On Apr 22, 2020, at 01:52, Serhiy Storchaka <storchaka@gmail.com> wrote:
22.04.20 11:20, Antoine Pitrou пише:
Ideally, that's what it would do. Whether it's desirable to transition to that behaviour is an open question. But, as far as I'm concerned, the number of times where I took advantage of zip()'s current acceptance of heteregenously-sized inputs is extremely small. In most of my uses of zip(), a size difference would have been a logic error that deserves noticing and fixing.
I concur with Antoine. Ideally we should have several functions: zip_shortest(), zip_equal(), zip_longest(). In most cases (80% or 90% or more) they are equivalent, because input iterators has the same length, but it is safer to use zip_equal() to catch bugs. In other cases you would use zip_shortest() or zip_longest(). And it would be natural to rename the most popular variant to just zip().
Now it is a breaking change. We had a chance to do it in 3.0, when other breaking change was performed in zip(). I do not know if it is worth to do now. But when we plan any changes in zip() we should take into account possible future changes and make them simpler, not harder.

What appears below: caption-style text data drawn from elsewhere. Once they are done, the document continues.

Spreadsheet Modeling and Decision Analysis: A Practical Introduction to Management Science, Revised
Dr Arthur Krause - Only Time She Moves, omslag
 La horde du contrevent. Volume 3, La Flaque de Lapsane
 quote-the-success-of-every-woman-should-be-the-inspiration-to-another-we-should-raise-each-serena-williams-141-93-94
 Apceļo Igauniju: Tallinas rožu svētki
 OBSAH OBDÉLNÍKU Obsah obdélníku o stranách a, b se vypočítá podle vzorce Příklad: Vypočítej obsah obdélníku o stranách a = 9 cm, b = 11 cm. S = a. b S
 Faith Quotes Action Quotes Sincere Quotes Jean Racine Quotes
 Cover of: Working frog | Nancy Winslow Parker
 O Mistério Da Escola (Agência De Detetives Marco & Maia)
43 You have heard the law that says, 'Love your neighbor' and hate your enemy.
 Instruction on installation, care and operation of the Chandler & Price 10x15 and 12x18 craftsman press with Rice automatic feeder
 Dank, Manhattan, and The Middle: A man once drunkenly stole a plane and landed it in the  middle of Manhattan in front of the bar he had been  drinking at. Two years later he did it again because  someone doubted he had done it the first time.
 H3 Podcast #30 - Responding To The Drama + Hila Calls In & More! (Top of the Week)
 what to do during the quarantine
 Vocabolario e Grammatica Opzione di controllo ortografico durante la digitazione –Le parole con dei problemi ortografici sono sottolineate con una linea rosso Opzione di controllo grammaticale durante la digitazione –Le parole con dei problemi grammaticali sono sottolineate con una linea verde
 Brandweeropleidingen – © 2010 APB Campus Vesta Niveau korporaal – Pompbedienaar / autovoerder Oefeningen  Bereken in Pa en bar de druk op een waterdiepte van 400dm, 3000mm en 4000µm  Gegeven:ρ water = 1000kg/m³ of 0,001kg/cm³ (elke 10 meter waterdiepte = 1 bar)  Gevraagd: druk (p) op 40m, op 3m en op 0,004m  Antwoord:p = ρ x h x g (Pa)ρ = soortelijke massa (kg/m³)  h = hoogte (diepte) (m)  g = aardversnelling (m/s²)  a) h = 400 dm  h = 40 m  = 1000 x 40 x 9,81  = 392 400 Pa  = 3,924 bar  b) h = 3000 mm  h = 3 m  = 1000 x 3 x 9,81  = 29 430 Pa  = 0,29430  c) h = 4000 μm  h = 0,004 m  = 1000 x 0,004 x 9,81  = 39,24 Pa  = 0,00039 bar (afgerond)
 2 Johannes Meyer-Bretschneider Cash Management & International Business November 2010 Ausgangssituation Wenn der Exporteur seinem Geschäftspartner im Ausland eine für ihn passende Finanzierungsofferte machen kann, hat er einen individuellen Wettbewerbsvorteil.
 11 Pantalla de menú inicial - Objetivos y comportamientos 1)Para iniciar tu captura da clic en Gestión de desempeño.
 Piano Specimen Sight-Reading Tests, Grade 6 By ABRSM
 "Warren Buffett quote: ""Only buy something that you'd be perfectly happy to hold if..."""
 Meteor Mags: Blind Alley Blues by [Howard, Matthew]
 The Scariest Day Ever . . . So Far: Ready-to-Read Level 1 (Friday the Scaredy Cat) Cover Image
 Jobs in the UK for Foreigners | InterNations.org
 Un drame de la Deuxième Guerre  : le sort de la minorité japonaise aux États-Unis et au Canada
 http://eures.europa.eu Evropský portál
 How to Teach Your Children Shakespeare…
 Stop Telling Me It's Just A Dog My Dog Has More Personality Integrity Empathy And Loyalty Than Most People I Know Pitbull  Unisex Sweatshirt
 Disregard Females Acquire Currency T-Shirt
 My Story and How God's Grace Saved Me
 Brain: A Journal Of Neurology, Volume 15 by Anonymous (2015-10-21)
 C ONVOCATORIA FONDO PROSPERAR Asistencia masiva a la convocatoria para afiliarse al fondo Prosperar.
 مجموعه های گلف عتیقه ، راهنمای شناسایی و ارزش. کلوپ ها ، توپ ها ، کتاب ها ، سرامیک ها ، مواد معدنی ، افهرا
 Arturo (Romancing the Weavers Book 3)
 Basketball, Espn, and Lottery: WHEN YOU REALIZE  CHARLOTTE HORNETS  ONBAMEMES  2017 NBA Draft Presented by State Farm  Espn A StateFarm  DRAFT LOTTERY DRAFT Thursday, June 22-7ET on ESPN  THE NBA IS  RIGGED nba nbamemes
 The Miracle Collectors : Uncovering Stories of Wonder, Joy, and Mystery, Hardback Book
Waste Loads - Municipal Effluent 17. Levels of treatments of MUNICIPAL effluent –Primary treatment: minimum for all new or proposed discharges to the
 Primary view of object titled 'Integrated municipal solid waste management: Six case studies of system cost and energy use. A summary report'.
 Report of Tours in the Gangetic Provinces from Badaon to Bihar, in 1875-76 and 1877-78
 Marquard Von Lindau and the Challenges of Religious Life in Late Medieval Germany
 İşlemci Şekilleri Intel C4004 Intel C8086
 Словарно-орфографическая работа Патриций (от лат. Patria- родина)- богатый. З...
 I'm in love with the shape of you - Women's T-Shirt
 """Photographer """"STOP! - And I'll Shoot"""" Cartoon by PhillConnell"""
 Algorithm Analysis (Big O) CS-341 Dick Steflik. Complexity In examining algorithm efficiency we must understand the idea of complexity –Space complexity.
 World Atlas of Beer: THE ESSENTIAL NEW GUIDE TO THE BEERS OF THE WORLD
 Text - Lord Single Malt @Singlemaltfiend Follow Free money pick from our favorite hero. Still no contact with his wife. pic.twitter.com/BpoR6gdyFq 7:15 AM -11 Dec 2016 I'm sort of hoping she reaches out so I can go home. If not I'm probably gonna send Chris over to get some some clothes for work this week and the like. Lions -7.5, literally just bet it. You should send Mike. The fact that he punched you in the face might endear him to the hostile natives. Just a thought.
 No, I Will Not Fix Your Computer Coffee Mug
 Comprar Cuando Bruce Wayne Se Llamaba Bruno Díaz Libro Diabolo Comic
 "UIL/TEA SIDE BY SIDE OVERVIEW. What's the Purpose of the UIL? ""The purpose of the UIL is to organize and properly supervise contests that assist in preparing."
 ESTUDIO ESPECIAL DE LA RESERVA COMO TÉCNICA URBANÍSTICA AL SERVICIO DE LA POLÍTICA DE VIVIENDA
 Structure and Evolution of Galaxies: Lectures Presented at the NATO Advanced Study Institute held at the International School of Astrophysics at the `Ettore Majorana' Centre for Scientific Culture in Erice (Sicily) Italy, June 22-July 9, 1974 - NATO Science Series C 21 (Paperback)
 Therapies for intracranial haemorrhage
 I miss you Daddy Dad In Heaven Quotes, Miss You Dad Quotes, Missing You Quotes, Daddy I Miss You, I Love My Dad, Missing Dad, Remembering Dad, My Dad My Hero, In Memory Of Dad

If that is your long-term goal, I think you could do it in three steps. First, just add itertools.zip_equal. Ideally the docs should replace the usual “Added in 3.9” with something like “Added in 3.9; if you need the same function in earlier versions see more-itertools” (linked to the more-itertools blurb at the top of the page). It seems like there’s a lot of support for this step even from people who don’t want your big goal. Second, add itertools.zip_shortest. And change zip’s docs to say that it’s the same as zip_shortest and mention the other two choices, and maybe even to try to nudge people to explicitly decide which of the three they want. And find some places in the tutorial that use zip and change them to use zip_equal and zip_shortest as appropriate. I think that gets you about as much as you can get without backward compatibility issues, and it also gets you closer to being able to deprecate zip or change it to alias zip_equal, rather than making it harder. Third, do the deprecation. By that point, everyone maintaining existing code will have an easy way to defensively prepare for it: as long as they can require 3.10+ or more-itertools, they can just change all uses of zip to zip_shortest and they’re done. Still not painless, but about as painless as a backward compatibility break could ever be. And of course after the first two steps you can proselytize for the next one. If you can convince lots of people that they should care about the choice more often and get them using the explicit functions, it’ll be a lot harder to argue that everyone is happy with today’s behavior.